== PROVIDED ENTRIES

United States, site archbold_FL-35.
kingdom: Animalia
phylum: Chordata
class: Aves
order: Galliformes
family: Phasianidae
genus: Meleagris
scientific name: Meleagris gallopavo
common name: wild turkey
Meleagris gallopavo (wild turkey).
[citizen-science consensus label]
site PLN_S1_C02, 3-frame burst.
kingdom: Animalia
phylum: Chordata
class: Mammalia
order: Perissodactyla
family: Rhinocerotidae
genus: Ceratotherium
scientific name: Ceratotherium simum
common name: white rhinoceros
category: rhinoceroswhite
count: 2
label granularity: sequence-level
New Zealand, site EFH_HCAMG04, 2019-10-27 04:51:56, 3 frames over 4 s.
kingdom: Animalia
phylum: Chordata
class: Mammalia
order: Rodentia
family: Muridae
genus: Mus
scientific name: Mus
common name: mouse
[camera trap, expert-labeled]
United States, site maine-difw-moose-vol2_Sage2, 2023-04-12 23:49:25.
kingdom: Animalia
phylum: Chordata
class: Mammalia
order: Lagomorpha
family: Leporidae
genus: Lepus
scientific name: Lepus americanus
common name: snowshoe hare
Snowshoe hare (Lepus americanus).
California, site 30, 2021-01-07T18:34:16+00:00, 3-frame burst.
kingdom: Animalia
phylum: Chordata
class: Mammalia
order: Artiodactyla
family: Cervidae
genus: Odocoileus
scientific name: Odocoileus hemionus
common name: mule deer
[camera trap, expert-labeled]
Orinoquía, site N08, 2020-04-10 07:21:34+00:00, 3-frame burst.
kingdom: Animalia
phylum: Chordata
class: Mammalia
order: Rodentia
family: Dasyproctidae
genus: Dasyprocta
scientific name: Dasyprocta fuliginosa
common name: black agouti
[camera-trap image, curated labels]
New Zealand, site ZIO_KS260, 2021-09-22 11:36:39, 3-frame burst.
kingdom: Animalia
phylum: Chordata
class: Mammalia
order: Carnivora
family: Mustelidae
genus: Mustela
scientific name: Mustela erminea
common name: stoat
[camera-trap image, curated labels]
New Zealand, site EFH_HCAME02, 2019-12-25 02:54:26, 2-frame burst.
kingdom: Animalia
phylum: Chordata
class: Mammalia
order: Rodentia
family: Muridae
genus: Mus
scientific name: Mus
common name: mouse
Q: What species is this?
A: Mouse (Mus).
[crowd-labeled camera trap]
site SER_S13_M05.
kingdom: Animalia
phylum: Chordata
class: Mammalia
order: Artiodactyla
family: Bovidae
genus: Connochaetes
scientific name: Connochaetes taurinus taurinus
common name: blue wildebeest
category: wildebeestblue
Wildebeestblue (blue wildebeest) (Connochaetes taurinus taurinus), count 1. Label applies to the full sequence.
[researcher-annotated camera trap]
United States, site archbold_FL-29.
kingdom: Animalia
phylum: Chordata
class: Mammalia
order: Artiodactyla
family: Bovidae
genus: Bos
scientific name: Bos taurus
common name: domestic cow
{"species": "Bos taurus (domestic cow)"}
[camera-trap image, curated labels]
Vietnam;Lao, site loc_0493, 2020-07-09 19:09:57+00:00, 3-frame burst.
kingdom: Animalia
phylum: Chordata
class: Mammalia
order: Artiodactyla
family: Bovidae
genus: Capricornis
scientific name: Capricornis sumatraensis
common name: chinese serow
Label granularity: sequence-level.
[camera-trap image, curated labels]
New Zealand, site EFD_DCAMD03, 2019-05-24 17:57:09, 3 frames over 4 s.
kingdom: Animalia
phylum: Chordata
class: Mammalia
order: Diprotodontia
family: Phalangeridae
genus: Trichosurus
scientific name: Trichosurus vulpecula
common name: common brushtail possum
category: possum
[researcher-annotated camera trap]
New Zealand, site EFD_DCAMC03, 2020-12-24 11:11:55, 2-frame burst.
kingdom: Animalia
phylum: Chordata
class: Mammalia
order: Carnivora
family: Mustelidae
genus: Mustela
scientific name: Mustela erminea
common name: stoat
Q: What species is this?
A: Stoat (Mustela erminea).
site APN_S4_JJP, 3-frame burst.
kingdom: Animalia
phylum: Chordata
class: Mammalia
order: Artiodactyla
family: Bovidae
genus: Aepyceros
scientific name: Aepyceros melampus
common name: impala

====

◆ TASK OBJECTIVE ◆
Repeat the material word for word, leaving out no line.

◆ WRITTEN RESPONSE ◆
United States, site archbold_FL-35.
kingdom: Animalia
phylum: Chordata
class: Aves
order: Galliformes
family: Phasianidae
genus: Meleagris
scientific name: Meleagris gallopavo
common name: wild turkey
Meleagris gallopavo (wild turkey).
[citizen-science consensus label]
site PLN_S1_C02, 3-frame burst.
kingdom: Animalia
phylum: Chordata
class: Mammalia
order: Perissodactyla
family: Rhinocerotidae
genus: Ceratotherium
scientific name: Ceratotherium simum
common name: white rhinoceros
category: rhinoceroswhite
count: 2
label granularity: sequence-level
New Zealand, site EFH_HCAMG04, 2019-10-27 04:51:56, 3 frames over 4 s.
kingdom: Animalia
phylum: Chordata
class: Mammalia
order: Rodentia
family: Muridae
genus: Mus
scientific name: Mus
common name: mouse
[camera trap, expert-labeled]
United States, site maine-difw-moose-vol2_Sage2, 2023-04-12 23:49:25.
kingdom: Animalia
phylum: Chordata
class: Mammalia
order: Lagomorpha
family: Leporidae
genus: Lepus
scientific name: Lepus americanus
common name: snowshoe hare
Snowshoe hare (Lepus americanus).
California, site 30, 2021-01-07T18:34:16+00:00, 3-frame burst.
kingdom: Animalia
phylum: Chordata
class: Mammalia
order: Artiodactyla
family: Cervidae
genus: Odocoileus
scientific name: Odocoileus hemionus
common name: mule deer
[camera trap, expert-labeled]
Orinoquía, site N08, 2020-04-10 07:21:34+00:00, 3-frame burst.
kingdom: Animalia
phylum: Chordata
class: Mammalia
order: Rodentia
family: Dasyproctidae
genus: Dasyprocta
scientific name: Dasyprocta fuliginosa
common name: black agouti
[camera-trap image, curated labels]
New Zealand, site ZIO_KS260, 2021-09-22 11:36:39, 3-frame burst.
kingdom: Animalia
phylum: Chordata
class: Mammalia
order: Carnivora
family: Mustelidae
genus: Mustela
scientific name: Mustela erminea
common name: stoat
[camera-trap image, curated labels]
New Zealand, site EFH_HCAME02, 2019-12-25 02:54:26, 2-frame burst.
kingdom: Animalia
phylum: Chordata
class: Mammalia
order: Rodentia
family: Muridae
genus: Mus
scientific name: Mus
common name: mouse
Q: What species is this?
A: Mouse (Mus).
[crowd-labeled camera trap]
site SER_S13_M05.
kingdom: Animalia
phylum: Chordata
class: Mammalia
order: Artiodactyla
family: Bovidae
genus: Connochaetes
scientific name: Connochaetes taurinus taurinus
common name: blue wildebeest
category: wildebeestblue
Wildebeestblue (blue wildebeest) (Connochaetes taurinus taurinus), count 1. Label applies to the full sequence.
[researcher-annotated camera trap]
United States, site archbold_FL-29.
kingdom: Animalia
phylum: Chordata
class: Mammalia
order: Artiodactyla
family: Bovidae
genus: Bos
scientific name: Bos taurus
common name: domestic cow
{"species": "Bos taurus (domestic cow)"}
[camera-trap image, curated labels]
Vietnam;Lao, site loc_0493, 2020-07-09 19:09:57+00:00, 3-frame burst.
kingdom: Animalia
phylum: Chordata
class: Mammalia
order: Artiodactyla
family: Bovidae
genus: Capricornis
scientific name: Capricornis sumatraensis
common name: chinese serow
Label granularity: sequence-level.
[camera-trap image, curated labels]
New Zealand, site EFD_DCAMD03, 2019-05-24 17:57:09, 3 frames over 4 s.
kingdom: Animalia
phylum: Chordata
class: Mammalia
order: Diprotodontia
family: Phalangeridae
genus: Trichosurus
scientific name: Trichosurus vulpecula
common name: common brushtail possum
category: possum
[researcher-annotated camera trap]
New Zealand, site EFD_DCAMC03, 2020-12-24 11:11:55, 2-frame burst.
kingdom: Animalia
phylum: Chordata
class: Mammalia
order: Carnivora
family: Mustelidae
genus: Mustela
scientific name: Mustela erminea
common name: stoat
Q: What species is this?
A: Stoat (Mustela erminea).
site APN_S4_JJP, 3-frame burst.
kingdom: Animalia
phylum: Chordata
class: Mammalia
order: Artiodactyla
family: Bovidae
genus: Aepyceros
scientific name: Aepyceros melampus
common name: impala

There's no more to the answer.